**About this exercise**
Copy every line from the data below in which the string "catch" can be found.

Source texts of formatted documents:
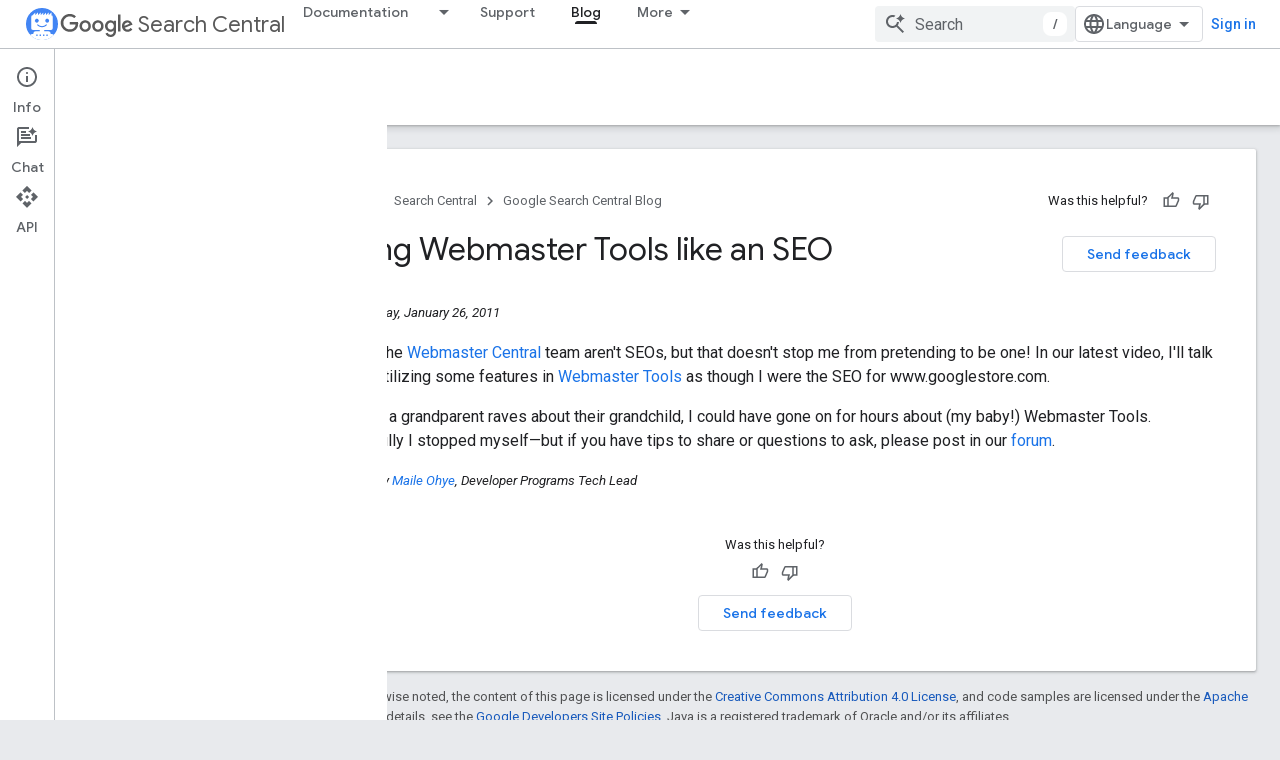

--- FILE ---
content_type: text/html; charset=UTF-8
request_url: https://feedback-pa.clients6.google.com/static/proxy.html?usegapi=1&jsh=m%3B%2F_%2Fscs%2Fabc-static%2F_%2Fjs%2Fk%3Dgapi.lb.en.2kN9-TZiXrM.O%2Fd%3D1%2Frs%3DAHpOoo_B4hu0FeWRuWHfxnZ3V0WubwN7Qw%2Fm%3D__features__
body_size: 79
content:
<!DOCTYPE html>
<html>
<head>
<title></title>
<meta http-equiv="X-UA-Compatible" content="IE=edge" />
<script type="text/javascript" nonce="7BH4m-5FMuKuTvFI80YArw">
  window['startup'] = function() {
    googleapis.server.init();
  };
</script>
<script type="text/javascript"
  src="https://apis.google.com/js/googleapis.proxy.js?onload=startup" async
  defer nonce="7BH4m-5FMuKuTvFI80YArw"></script>
</head>
<body>
</body>
</html>


--- FILE ---
content_type: text/javascript
request_url: https://www.gstatic.com/devrel-devsite/prod/v3df8aae39978de8281d519c083a1ff09816fe422ab8f1bf9f8e360a62fb9949d/developers/js/devsite_devsite_dialog_module.js
body_size: -866
content:
(function(_ds){var window=this;try{customElements.define("devsite-dialog",_ds.Us)}catch(a){console.warn("devsite.app.customElement.DevsiteDialog",a)};})(_ds_www);


--- FILE ---
content_type: text/javascript
request_url: https://www.gstatic.com/devrel-devsite/prod/v3df8aae39978de8281d519c083a1ff09816fe422ab8f1bf9f8e360a62fb9949d/developers/js/devsite_devsite_video_module.js
body_size: -866
content:
(function(_ds){var window=this;try{customElements.define("devsite-video",_ds.xO)}catch(a){console.warn("devsite.app.customElement.DevsiteVideo",a)};})(_ds_www);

**Expected answer**
(function(_ds){var window=this;try{customElements.define("devsite-dialog",_ds.Us)}catch(a){console.warn("devsite.app.customElement.DevsiteDialog",a)};})(_ds_www);
(function(_ds){var window=this;try{customElements.define("devsite-video",_ds.xO)}catch(a){console.warn("devsite.app.customElement.DevsiteVideo",a)};})(_ds_www);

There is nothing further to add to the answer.